* [Exercise brief]: Copy the passage of the letter to nicotine from "I saw you the" to "long time.  Phew…." word for word.

* [Document extract]:
BEGIN

I should have known right away that something was wrong when he told me 

that we had to hide our relationship. He said; “Let’s keep it a secret for a while, 

especially from your  mother and your family.”  Later when my mother found out we 

were together, he manipulated me into thinking she was wrong to keep us apart and 

I ended up turning my back on my mother.  I finally understood he was 

using me and I got some help to get away, it wasn’t easy.  In therapy, I learned   

everything about him  was typical of an abuser, he was charming, controlling,   

critical, jealous and he demanded that I be at his side constantly.  I didn’t see all 

these things about him but others did.  It’s been years since I’ve left him but he 

comes around once in a while even though I’ve told him I don’t want to see him ever 

again.  My therapist told me I should write him a letter, so here goes…

Dear nicotine,

I saw you the other day with a bunch of people standing out in the rain.  

You didn’t look very good, you were dirty and you smelled like you haven’t 

bathed in a long time.  Phew….

Seeing you, reminded me of the many, many  times I stood out in the 

pouring rain just to be with you.  You were pretty clever, I’ll give you that.  

You always told me, promised me in fact, if I came outside with 

you, I’d feel better.  That is always what you said.   Why did you lie to 

me.  Even when I wasn’t feeling good and had a deep, deep cough from 

another round of bronchitis, you still told me to come outside and smoke, and I 

would.  You knew having a cigarette would worsen my bronchitis but you didn’t 

care. You took all my money, you were relentless, day after day, you 

demanded more.  You took my dignity, my pride  and you controlled what I did 

every 20 minutes of every hour, even when I didn’t want to be with you. 

Finally, you took the ultimate from me, you took away my freedom of choice.  

Today, I don’t need you.  I’ve told you not to contact me in any way but 

 for some reason, you think you can have me back.  Sorry nicotine, you can not

have me back.

I’m now married to a new guy, his name is Quit.  He’s a 

great guy and all he wants for me is to be healthy.  I really like this guy. 

So please nicotine, leave me alone. Stop tapping me on the shoulder, 

stop whispering in my ear, go away, You are no longer welcome in my life.

Signed, Done with you.

 

13 Comments
AnnetteMM
Member

Did you write this? It's wonderful! It's so relatable and real and profound.

I love it, and it's such a great way to look at "him."

Well done!

END

* [Extracted data]:

BEGIN

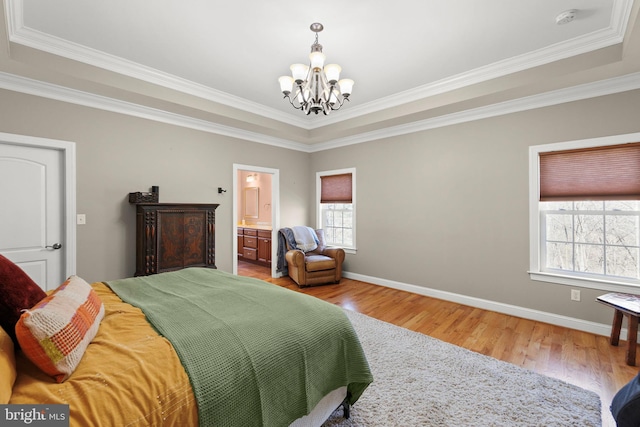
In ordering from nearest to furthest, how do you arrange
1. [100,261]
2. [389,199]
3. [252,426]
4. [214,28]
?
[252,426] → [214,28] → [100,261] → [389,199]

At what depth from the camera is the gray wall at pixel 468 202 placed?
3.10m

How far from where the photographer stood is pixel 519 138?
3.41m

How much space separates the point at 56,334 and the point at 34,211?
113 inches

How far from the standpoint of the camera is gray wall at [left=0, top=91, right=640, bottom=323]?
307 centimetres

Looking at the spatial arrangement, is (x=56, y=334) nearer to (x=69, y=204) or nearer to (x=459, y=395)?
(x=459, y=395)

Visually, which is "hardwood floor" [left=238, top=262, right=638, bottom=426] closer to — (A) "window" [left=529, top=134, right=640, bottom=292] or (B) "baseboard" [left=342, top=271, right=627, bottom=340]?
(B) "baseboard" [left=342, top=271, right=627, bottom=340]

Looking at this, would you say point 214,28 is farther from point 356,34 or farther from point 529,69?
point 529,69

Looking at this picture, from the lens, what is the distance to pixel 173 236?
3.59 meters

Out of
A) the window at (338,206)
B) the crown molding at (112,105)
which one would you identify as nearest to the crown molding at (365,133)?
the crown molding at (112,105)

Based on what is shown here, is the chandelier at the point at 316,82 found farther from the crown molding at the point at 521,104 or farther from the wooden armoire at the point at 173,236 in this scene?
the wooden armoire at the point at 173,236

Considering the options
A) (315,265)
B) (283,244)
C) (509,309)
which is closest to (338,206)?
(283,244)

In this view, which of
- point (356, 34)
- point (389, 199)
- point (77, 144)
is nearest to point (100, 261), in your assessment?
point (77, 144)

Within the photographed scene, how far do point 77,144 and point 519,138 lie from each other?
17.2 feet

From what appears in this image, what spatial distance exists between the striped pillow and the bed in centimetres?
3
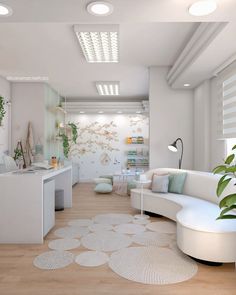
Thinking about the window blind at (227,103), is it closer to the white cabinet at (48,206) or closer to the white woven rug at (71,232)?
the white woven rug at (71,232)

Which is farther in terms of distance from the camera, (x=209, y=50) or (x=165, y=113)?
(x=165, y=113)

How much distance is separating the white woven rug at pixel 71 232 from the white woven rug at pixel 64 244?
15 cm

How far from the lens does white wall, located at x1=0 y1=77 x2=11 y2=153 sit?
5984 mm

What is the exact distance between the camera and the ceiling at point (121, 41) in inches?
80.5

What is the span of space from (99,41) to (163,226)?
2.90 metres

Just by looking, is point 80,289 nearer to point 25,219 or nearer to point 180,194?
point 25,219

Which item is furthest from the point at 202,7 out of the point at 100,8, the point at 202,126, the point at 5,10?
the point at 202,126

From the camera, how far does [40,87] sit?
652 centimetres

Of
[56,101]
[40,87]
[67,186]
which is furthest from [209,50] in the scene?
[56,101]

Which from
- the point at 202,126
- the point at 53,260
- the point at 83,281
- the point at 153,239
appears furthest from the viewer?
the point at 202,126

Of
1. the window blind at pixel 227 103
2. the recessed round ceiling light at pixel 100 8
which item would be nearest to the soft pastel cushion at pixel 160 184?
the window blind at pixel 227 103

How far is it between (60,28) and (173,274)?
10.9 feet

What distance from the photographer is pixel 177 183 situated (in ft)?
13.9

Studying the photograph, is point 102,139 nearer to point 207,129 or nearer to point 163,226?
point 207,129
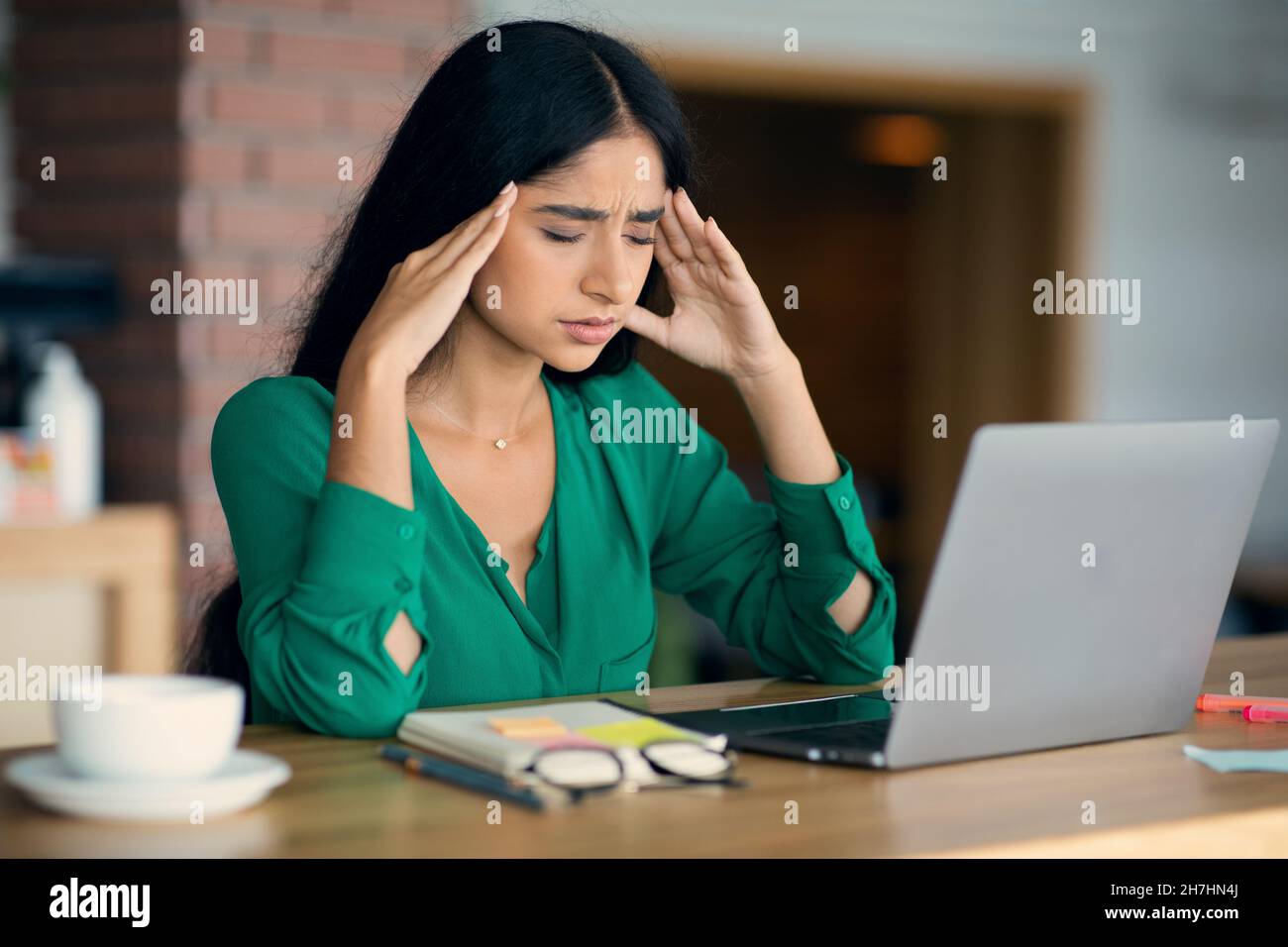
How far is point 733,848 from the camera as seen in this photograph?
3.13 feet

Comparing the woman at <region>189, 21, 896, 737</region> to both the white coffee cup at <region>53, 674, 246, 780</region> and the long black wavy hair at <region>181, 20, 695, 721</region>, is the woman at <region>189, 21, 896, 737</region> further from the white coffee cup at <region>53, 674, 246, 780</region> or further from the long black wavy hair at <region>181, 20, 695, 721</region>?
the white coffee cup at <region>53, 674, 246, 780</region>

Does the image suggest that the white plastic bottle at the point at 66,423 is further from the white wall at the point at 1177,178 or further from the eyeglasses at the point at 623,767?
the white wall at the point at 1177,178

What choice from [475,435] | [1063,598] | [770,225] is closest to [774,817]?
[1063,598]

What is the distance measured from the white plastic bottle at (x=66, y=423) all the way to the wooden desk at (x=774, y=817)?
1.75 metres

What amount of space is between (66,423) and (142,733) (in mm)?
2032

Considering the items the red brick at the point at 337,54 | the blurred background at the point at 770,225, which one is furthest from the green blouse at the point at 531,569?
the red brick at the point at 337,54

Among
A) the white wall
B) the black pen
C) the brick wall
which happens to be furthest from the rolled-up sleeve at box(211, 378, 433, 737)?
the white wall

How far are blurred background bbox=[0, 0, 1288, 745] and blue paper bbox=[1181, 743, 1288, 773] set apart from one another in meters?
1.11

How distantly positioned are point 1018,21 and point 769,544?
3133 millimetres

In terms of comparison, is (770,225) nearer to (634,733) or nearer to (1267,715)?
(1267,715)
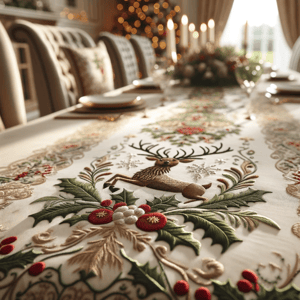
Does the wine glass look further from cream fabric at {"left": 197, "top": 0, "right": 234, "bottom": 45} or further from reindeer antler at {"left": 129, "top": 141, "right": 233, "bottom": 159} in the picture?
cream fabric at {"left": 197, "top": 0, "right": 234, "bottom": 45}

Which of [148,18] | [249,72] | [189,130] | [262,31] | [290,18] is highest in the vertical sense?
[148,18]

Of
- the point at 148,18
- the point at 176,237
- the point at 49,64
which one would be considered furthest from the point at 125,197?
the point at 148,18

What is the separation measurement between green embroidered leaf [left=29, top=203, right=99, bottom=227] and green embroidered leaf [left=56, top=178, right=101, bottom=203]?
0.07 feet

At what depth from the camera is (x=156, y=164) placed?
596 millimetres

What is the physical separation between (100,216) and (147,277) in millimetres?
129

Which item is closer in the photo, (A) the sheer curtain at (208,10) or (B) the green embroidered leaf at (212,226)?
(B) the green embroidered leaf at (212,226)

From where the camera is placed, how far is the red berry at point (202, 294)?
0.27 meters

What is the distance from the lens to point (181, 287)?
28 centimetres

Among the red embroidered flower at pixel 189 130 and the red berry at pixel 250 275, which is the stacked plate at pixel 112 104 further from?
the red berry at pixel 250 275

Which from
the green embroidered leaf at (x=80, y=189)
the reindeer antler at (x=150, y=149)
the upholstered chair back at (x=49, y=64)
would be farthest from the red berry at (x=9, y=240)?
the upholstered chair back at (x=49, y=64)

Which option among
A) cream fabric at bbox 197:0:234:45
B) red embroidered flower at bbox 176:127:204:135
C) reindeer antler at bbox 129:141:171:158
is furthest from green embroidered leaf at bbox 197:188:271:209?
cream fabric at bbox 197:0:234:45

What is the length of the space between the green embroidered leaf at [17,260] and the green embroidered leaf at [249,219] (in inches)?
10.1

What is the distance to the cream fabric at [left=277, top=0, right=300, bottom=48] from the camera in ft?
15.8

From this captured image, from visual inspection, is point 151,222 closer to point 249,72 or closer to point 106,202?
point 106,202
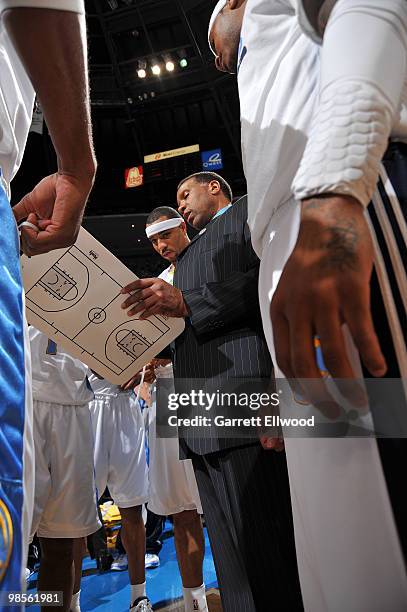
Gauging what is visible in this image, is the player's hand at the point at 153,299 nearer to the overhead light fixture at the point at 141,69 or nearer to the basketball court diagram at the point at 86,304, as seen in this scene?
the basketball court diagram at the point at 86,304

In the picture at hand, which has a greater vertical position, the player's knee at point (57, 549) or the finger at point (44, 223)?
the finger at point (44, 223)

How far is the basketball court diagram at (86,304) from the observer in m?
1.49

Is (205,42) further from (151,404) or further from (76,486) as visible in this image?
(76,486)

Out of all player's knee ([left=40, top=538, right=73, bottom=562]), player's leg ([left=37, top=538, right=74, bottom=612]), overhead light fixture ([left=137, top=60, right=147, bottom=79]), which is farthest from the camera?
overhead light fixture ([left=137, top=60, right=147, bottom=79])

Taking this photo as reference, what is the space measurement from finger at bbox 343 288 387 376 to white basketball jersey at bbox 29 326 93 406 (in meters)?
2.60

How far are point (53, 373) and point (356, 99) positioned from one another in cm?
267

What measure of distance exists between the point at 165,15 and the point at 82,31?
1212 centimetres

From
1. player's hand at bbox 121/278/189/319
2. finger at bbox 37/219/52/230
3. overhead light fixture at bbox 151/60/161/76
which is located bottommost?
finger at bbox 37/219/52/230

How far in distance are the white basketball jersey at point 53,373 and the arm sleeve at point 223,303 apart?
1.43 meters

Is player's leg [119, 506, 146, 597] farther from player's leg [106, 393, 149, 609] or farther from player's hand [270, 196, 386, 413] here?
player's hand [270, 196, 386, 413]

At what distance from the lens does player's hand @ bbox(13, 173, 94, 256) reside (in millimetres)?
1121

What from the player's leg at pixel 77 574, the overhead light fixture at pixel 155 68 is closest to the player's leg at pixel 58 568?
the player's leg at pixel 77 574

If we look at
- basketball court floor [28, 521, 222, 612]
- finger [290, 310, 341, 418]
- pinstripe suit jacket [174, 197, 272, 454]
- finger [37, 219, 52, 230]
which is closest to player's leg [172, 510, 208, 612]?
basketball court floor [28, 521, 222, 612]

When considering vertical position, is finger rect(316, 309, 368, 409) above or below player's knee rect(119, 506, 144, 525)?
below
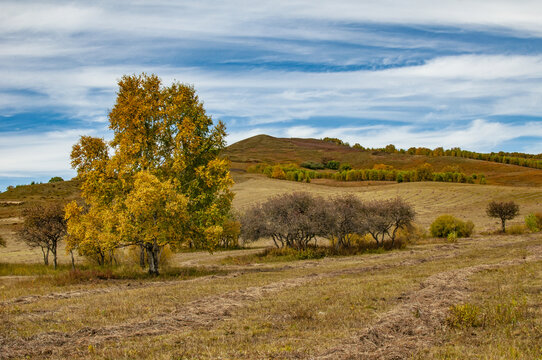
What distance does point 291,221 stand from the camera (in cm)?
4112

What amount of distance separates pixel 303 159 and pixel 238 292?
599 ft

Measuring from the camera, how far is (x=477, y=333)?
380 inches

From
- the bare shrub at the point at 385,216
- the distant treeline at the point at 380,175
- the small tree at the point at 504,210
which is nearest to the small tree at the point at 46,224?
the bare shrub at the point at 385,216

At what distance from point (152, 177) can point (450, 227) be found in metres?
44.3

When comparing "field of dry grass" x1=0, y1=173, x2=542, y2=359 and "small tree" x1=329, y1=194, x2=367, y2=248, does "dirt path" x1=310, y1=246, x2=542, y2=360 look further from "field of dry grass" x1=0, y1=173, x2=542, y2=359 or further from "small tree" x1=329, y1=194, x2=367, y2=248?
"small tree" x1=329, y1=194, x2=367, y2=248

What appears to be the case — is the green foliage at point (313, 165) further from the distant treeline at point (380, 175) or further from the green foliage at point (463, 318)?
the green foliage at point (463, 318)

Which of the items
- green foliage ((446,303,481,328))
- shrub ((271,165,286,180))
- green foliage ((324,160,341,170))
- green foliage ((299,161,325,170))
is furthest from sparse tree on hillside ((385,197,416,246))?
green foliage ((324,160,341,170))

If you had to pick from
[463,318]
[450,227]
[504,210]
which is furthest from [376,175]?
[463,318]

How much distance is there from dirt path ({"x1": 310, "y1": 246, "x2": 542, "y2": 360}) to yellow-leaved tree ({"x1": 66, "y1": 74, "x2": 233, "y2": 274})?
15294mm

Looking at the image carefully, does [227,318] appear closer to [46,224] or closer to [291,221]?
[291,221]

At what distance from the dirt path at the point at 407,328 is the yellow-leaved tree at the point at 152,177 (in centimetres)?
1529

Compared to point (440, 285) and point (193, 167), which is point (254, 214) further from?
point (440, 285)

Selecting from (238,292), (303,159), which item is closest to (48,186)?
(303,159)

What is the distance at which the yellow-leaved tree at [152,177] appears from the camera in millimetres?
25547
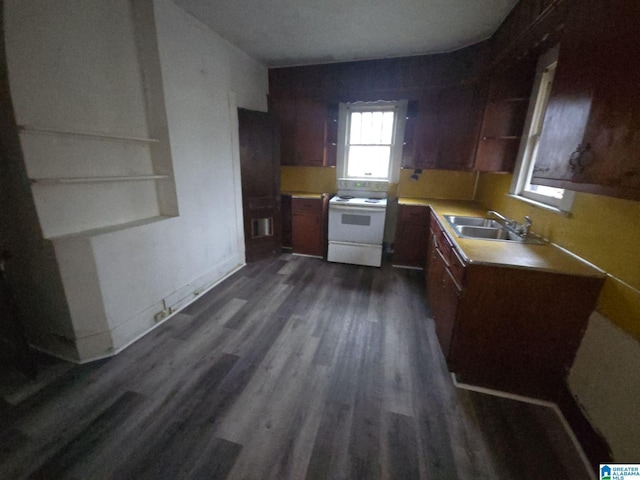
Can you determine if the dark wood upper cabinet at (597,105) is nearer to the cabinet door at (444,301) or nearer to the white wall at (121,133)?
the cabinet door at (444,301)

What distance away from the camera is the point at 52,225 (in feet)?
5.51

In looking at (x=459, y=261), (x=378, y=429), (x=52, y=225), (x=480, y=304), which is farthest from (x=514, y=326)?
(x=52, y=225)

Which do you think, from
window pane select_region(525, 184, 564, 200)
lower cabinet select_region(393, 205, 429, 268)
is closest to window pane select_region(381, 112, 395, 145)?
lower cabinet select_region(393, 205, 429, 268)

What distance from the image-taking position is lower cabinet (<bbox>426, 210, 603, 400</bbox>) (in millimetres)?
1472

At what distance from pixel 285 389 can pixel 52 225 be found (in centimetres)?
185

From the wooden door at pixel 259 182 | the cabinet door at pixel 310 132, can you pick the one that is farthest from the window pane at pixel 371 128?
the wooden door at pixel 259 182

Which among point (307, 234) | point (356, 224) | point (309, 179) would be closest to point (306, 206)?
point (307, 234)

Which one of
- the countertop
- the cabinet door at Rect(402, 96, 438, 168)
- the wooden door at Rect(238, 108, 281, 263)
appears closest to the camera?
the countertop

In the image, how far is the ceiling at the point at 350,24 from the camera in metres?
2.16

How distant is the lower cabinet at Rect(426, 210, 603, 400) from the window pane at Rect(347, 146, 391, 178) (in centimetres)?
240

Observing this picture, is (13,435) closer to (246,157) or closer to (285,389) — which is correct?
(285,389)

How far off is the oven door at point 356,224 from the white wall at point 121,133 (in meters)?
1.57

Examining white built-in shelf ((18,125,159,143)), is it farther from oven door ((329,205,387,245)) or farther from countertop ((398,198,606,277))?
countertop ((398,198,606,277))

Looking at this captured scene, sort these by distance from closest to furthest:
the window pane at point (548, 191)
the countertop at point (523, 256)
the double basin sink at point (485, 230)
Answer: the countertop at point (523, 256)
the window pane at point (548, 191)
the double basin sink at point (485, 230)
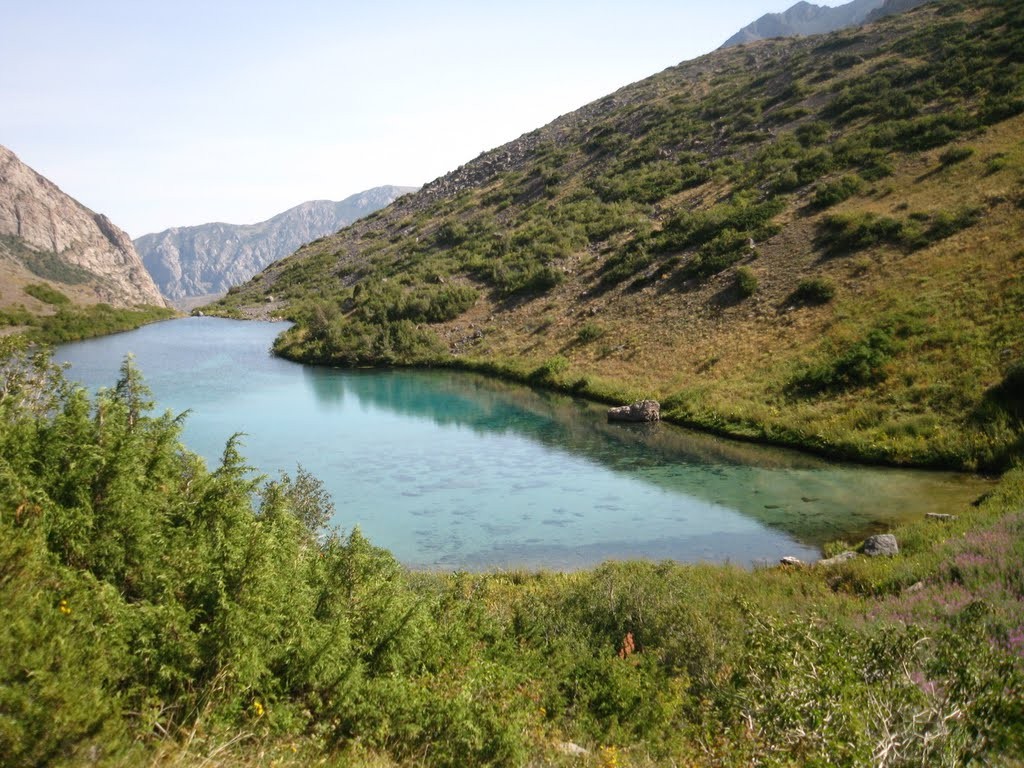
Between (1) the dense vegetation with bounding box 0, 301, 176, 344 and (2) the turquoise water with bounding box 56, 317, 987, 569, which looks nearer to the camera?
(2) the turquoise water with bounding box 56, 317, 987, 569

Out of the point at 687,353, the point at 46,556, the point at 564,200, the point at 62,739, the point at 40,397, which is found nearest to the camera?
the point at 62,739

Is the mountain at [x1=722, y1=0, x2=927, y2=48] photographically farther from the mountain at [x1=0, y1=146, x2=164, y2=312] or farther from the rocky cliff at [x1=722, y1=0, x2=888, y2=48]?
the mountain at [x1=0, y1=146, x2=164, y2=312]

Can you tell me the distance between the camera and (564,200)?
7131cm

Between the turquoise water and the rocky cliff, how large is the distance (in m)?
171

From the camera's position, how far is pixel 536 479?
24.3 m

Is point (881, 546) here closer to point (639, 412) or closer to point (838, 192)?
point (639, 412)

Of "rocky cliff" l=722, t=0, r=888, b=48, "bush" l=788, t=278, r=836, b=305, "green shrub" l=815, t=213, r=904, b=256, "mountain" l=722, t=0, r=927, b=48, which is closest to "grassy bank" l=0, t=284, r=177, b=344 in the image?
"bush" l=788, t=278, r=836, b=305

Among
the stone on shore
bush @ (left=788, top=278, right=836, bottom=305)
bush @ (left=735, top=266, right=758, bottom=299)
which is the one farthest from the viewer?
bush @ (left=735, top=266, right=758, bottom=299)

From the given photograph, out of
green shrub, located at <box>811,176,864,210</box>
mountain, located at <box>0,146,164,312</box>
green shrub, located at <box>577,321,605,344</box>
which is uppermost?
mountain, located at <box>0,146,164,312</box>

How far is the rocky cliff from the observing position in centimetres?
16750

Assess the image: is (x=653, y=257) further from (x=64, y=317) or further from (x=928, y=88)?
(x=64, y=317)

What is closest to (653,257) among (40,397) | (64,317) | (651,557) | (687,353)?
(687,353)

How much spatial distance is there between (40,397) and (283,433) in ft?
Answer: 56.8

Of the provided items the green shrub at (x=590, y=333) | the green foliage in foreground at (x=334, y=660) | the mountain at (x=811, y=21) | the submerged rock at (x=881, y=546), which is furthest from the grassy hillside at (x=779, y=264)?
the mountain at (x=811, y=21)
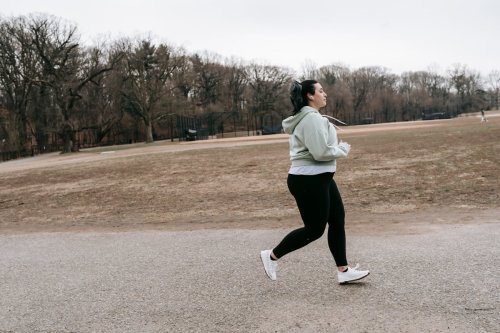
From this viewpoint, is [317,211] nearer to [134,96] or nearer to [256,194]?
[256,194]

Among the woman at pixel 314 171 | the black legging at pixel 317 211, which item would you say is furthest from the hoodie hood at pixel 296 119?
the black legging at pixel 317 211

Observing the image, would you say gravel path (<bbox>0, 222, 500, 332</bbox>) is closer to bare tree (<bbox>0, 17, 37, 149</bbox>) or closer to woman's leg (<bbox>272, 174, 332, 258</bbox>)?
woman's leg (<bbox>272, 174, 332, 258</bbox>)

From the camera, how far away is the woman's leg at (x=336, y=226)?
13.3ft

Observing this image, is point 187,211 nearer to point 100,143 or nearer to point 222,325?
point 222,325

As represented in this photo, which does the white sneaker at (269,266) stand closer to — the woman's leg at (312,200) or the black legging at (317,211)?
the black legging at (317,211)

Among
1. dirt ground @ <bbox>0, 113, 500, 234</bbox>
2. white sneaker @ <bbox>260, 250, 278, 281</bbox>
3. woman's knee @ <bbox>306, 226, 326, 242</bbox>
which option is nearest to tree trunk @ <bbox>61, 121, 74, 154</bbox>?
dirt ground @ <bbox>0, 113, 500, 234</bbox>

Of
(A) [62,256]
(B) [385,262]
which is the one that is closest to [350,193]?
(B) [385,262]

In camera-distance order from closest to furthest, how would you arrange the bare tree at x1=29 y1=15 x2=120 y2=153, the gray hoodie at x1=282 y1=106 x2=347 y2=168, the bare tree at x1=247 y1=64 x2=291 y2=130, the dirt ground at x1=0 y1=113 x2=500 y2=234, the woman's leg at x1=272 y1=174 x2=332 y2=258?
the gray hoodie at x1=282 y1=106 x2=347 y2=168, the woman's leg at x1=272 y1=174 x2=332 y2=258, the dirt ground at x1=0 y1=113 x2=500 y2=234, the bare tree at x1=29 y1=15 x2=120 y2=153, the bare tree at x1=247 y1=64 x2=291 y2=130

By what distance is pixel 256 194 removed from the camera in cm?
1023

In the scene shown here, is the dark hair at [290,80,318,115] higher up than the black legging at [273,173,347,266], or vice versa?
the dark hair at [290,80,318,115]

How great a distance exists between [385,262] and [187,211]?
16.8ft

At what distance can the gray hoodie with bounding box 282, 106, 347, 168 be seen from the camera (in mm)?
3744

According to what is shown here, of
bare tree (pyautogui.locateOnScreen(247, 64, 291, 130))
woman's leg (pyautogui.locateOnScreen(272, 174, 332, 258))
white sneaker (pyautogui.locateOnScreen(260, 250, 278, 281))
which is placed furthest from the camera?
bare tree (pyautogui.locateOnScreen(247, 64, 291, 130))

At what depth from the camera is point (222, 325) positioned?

END

* [Worked solution]:
I saw you the other day with a bunch of people standing out in the rain.  

You didn’t look very good, you were dirty and you smelled like you haven’t 

bathed in a long time.  Phew….